Best of luck with your puppy training.


----------



## MollyMuiMa (Oct 13, 2012)

I too, think your puppy is in a crate too much of the day! It is not good both mentally or physically. Puppies need to run and play and have a lot of contact with its 'people'. Training and exercise is more than 2 walks a day! If you are worried about your furniture and your vases Etc being ruined, isn't there an area in your home you can gate(with a baby gate)so your pup can have some freedom? Much like a small child, your puppy needs to learn what is right & wrong and like when you have children you also put things away that can be broken until they are taught to be careful. Your puppy should out of the crate from the time you get home from work until the time you go to bed. Training and playing & exercise should be done everyday! There are many good tips on training and exercise in this forum in past threads.


----------



## Pluto (Jul 8, 2012)

Leo's Teddy said:


> Dear all,
> I am also feeding her salmon oil one tea spoon per day. Will salmon oil cause pancreatitis?


Yes, it can, and due to her very small size I would be very cautious about how much oil you give her.

If your 4 lb dog is getting 1 teaspoon of oil a day that is the equivalent ratio of me feeding my 50 lb dog 12.5 teaspoons, or just over 1/4 cup of oil a day. That is a lot of oil for the size of animal. I do not know what is appropriate, but I think you are definitely asking the right questions to be concerned about how much of what type of food goes into her tiny body.


----------



## msminnamouse (Nov 4, 2010)

You can try lamb ears and other natural chews that are lower in fat. Pork skin and ears have a lot of fat. I buy it from the international store to make treats and I always have to melt away the fat and even then, the treats are pretty greasy.


----------



## Lene (Jan 18, 2013)

I don't have any solutions for you, but I think your poodle is a toy, rather than a mini...


----------



## fjm (Jun 4, 2010)

I'd measure the salmon oil in drops rather than teaspoons - it's one of those things where too much can be worse than too little! And I agree that a puppy pen or puppy proofed room would be much better than leaving her in a crate all day long. She needs to be spending lots of time exploring and testing and learning, just like a young child, and too much time bored and snoozing in her crate is not going to help her develop into a well rounded adult. I'd set her up a safe play area, with different toys each day and somewhere secluded to pee and poo, and spend as much time as possible playing with her, walking her, and teaching her in the evenings and at weekends.


----------



## CT Girl (Nov 17, 2010)

I thought you had a mini but as she is 4 pounds at 6 months you may have a toy and I would actually hold off on the salmon oil unless they have a recommended dose for a dog your size. The vet can let you know a safe dosage or advise if you should be giving her this at all. As FJM suggests it is better to err on the side of caution.


----------



## Leo's Teddy (Jan 26, 2013)

Dear all,

thanks for the advice.

i was told that teddy is a miniature poodle. puppies from the same litter have grown much bigger in size. teddy remains small. i am not sure why but she is very healthy and active so i have not thought much about it. she has recently put on weight and looks chubby but her frame is still about the same. most people said it's good that teddy remains small because it's cuter that way and also easier to handle.

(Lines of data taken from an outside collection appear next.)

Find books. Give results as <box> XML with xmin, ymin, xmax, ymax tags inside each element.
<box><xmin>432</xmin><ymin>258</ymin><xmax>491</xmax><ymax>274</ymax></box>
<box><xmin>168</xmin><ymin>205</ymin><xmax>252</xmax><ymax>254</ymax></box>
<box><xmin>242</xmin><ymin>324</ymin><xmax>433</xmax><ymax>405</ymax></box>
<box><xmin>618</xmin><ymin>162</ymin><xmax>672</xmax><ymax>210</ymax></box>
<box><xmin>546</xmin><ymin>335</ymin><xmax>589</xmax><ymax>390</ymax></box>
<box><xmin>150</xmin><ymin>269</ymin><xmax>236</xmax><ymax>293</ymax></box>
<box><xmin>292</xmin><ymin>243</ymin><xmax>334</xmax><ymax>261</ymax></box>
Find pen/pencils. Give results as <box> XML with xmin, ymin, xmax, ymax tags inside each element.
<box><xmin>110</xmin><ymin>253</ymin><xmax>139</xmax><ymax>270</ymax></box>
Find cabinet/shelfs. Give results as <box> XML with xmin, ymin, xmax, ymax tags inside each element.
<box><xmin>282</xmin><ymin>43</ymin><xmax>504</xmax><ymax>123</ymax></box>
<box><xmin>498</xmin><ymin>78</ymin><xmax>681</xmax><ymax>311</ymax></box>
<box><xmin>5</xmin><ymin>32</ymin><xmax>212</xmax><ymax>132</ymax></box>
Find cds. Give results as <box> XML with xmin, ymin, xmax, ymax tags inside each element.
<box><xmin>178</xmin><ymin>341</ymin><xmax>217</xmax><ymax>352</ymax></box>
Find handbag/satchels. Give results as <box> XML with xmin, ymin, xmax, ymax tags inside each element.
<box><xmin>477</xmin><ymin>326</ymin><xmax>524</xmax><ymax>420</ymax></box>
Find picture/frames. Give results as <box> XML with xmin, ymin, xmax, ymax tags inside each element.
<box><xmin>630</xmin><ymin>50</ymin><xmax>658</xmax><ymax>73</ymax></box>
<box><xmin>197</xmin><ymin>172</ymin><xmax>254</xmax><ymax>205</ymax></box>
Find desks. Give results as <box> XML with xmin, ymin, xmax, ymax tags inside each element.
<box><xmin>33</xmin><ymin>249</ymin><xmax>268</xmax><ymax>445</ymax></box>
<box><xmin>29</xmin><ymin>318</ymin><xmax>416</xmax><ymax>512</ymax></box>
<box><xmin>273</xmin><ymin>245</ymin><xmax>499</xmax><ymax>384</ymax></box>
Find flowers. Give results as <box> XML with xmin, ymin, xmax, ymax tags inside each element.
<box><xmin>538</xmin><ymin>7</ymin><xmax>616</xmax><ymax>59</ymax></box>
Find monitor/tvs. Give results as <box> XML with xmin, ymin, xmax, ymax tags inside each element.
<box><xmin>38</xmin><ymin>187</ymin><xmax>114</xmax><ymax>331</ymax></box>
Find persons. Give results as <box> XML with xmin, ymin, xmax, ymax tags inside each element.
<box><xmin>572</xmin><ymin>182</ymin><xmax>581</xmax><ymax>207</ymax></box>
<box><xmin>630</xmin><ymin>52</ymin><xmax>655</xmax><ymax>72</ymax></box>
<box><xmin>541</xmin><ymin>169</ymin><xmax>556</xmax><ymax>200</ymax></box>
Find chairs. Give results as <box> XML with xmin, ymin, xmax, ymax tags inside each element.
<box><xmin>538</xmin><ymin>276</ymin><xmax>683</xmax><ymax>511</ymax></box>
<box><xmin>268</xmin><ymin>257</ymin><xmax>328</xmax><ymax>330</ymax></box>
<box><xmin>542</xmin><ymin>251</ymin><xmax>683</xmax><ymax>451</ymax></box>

anyway, when i applied for permit, there isn't a distinction between mini or toy and both are in the same category.


----------



## CT Girl (Nov 17, 2010)

Yes, she must be from mini lines but have a toy size. I just mentioned it because minis weigh more so a little fish oil would not be as big a deal as it is for a dog her size. That is a great size (my Swizzle is 7 pounds) and she sounds healthy and energetic which is all that really matters.


----------



## kontiki (Apr 6, 2013)

I will second or third the idea of tethering your puppy to you as you go about your housework, cooking, etc. That was there won't be any running around getting into things, and there will be plenty of stimulation. I would think this would stop the whining. You asked about chews. My Spoo doesn't like kongs either, or anything else that smells like them. Have you tried antlers? They are natural and for me they have never splintered.


----------